→ What you need to do:
Exactly reproduce the lines beginning with the line that includes "What measure of" and ending with the last line of the data.

Excerpts from a spatial dataset
>> start

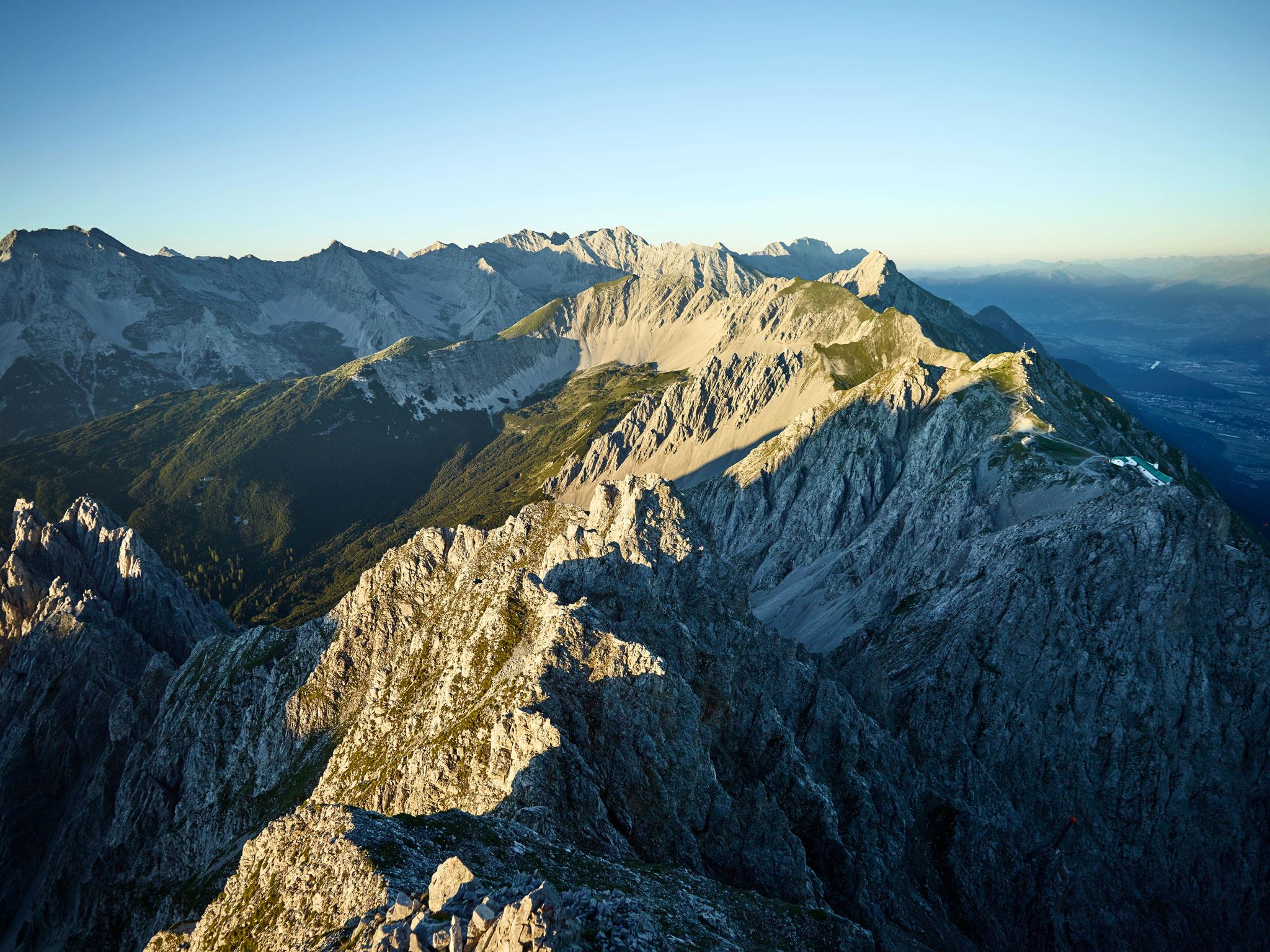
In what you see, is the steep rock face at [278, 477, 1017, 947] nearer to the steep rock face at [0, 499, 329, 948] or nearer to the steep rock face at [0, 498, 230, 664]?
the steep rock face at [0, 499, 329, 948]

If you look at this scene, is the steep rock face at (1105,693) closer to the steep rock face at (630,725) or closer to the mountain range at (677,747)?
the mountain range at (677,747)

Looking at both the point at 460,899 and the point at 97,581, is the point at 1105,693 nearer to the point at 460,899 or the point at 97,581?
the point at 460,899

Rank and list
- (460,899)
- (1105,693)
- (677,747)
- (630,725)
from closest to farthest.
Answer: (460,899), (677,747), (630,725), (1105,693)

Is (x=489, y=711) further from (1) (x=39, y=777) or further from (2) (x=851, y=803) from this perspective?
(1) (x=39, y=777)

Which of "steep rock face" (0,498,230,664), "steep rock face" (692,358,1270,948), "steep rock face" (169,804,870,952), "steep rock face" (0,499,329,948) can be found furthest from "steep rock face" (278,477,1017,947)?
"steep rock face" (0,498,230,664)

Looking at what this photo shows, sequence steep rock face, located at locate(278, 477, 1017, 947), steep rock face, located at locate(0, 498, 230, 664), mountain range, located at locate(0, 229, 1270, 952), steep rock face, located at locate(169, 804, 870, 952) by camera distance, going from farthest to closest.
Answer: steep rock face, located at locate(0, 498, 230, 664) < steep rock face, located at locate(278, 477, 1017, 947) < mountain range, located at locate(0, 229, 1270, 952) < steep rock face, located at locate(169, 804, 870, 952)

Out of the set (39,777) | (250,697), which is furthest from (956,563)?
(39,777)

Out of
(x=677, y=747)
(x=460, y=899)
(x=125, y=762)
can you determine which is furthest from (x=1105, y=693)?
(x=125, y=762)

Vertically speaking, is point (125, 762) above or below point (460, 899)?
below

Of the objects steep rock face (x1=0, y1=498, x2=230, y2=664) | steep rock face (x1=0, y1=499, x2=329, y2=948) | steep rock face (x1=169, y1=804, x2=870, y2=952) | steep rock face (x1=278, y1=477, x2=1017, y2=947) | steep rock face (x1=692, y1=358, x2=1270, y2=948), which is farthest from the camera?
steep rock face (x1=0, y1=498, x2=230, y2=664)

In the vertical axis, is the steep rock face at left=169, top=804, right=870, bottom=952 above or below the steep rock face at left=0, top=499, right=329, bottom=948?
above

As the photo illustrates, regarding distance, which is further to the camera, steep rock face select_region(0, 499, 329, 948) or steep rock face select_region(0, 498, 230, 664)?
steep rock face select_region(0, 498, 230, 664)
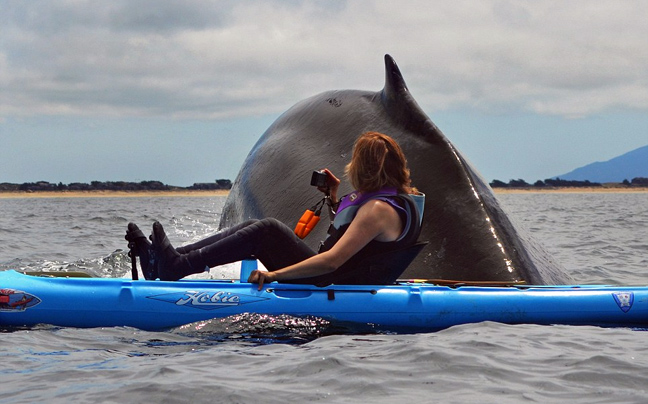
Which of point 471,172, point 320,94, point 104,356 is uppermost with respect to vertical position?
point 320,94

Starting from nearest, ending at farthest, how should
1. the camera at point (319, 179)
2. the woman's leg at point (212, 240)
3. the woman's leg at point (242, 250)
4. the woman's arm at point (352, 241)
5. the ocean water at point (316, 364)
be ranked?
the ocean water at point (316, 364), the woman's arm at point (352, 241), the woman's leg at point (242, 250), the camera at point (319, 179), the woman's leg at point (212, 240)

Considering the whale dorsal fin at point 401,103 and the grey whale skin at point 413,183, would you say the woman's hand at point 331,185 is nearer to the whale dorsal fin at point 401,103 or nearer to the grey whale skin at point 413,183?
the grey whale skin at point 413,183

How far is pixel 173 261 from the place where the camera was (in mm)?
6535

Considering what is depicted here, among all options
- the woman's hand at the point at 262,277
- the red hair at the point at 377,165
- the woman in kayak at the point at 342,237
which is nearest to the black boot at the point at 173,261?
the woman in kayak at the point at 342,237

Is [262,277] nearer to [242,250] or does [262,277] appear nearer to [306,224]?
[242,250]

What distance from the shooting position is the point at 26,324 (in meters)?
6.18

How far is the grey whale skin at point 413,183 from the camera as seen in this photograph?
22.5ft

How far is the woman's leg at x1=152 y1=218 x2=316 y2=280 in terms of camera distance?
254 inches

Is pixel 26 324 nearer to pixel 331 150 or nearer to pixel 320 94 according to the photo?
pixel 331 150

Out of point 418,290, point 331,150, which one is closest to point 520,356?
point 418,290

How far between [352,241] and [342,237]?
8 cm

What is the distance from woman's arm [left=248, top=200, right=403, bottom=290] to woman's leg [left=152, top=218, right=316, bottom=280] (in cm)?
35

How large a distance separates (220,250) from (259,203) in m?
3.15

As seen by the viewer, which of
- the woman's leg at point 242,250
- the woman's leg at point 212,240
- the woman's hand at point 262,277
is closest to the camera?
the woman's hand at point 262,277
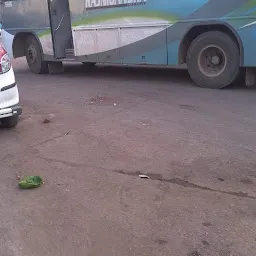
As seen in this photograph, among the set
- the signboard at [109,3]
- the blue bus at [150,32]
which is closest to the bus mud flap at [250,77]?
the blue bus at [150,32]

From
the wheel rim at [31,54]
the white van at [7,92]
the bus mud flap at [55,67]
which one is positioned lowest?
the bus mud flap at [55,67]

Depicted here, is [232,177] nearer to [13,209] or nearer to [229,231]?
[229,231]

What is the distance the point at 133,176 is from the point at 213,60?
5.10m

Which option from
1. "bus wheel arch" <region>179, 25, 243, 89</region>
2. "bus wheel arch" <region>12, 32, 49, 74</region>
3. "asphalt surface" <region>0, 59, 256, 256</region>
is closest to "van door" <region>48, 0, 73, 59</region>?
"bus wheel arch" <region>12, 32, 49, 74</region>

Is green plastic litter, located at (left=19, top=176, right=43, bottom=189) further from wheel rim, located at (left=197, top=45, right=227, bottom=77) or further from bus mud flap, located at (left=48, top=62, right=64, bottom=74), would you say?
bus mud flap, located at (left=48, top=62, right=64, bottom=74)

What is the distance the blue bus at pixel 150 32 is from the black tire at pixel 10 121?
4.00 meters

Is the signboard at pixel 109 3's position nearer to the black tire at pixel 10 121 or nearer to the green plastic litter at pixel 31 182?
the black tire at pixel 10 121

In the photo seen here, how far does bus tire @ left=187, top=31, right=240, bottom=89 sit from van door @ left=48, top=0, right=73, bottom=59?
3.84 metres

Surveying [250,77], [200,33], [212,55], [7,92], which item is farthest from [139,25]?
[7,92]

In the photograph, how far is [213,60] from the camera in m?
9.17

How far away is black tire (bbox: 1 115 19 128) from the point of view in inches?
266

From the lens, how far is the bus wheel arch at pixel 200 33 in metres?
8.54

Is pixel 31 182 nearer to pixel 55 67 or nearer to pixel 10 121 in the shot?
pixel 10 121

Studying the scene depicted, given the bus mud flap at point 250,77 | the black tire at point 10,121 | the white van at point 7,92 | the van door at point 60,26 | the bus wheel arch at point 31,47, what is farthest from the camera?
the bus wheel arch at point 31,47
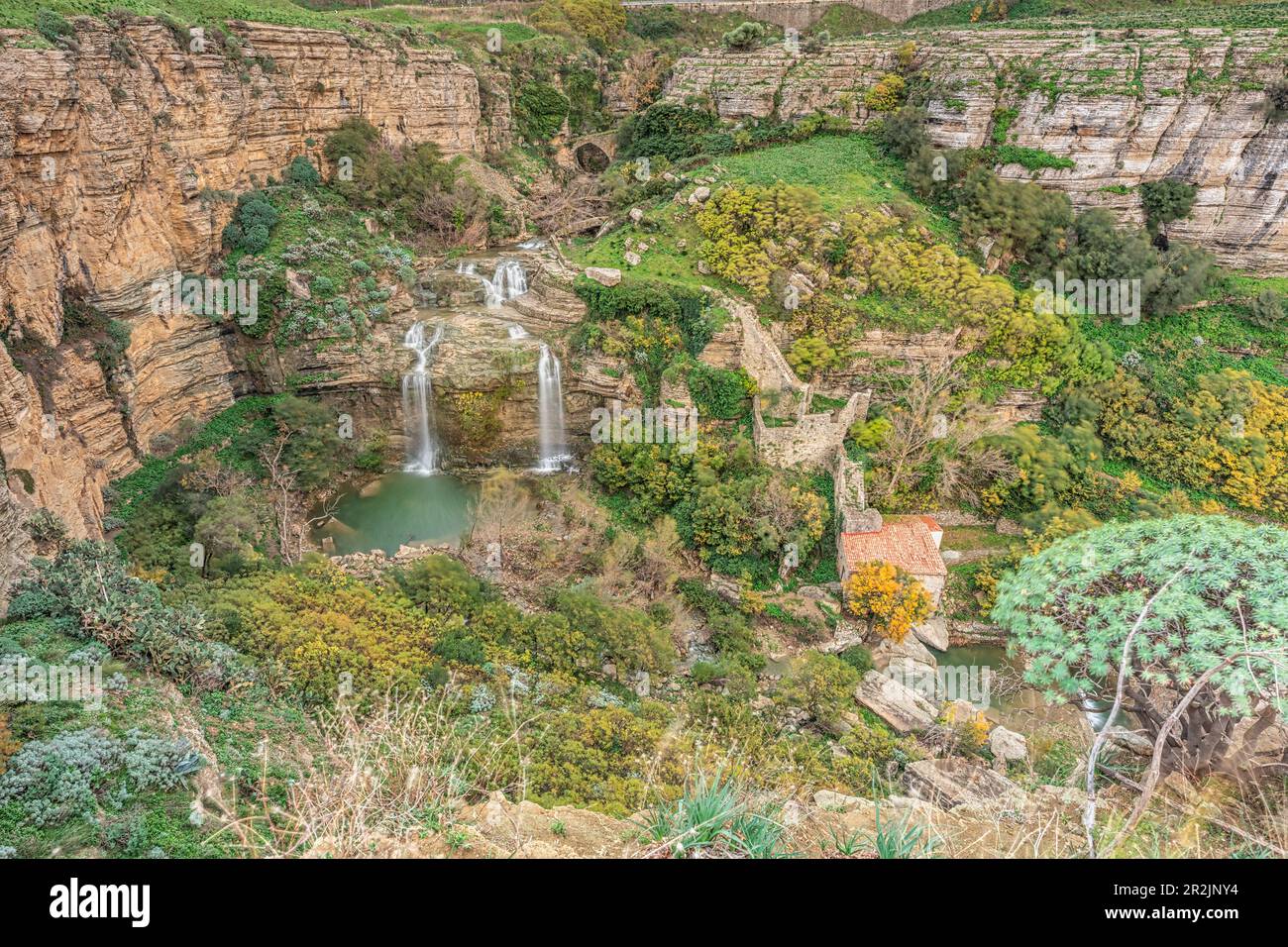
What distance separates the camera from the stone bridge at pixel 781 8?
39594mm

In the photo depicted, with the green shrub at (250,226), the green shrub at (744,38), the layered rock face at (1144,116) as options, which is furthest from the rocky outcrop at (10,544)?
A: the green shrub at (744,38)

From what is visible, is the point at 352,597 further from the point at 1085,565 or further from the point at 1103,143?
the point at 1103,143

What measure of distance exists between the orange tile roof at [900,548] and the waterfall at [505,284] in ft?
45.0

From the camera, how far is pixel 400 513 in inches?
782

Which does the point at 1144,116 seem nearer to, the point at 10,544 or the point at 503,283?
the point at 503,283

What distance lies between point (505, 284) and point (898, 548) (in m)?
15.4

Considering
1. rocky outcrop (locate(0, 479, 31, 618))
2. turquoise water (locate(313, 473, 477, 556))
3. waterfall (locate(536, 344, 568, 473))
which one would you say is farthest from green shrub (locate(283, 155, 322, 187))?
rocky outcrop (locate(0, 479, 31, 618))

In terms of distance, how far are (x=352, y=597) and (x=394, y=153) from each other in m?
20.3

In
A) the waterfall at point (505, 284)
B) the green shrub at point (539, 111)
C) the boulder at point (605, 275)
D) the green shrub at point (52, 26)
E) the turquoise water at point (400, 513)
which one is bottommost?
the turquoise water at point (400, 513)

>> end

→ The reply:
What measure of distance exists between the orange tile roof at [900,548] and the waterfall at [505,284] in ft?
45.0

From the camera, how far is pixel 400 513 in inches?
782

Which does the point at 1144,116 seem nearer to, the point at 10,544 or the point at 503,283?
the point at 503,283

What distance lies between point (505, 284) and point (898, 548) (in m)?
15.4

Considering
1. rocky outcrop (locate(0, 479, 31, 618))
2. turquoise water (locate(313, 473, 477, 556))
3. waterfall (locate(536, 344, 568, 473))
which one would you say is farthest from green shrub (locate(283, 155, 322, 187))?
rocky outcrop (locate(0, 479, 31, 618))

In terms of distance, how far are (x=352, y=597) and (x=394, y=153) from each other in m?
20.3

In
A) the waterfall at point (505, 284)
B) the green shrub at point (539, 111)
C) the boulder at point (605, 275)
D) the green shrub at point (52, 26)
E) the turquoise water at point (400, 513)
which one is bottommost?
the turquoise water at point (400, 513)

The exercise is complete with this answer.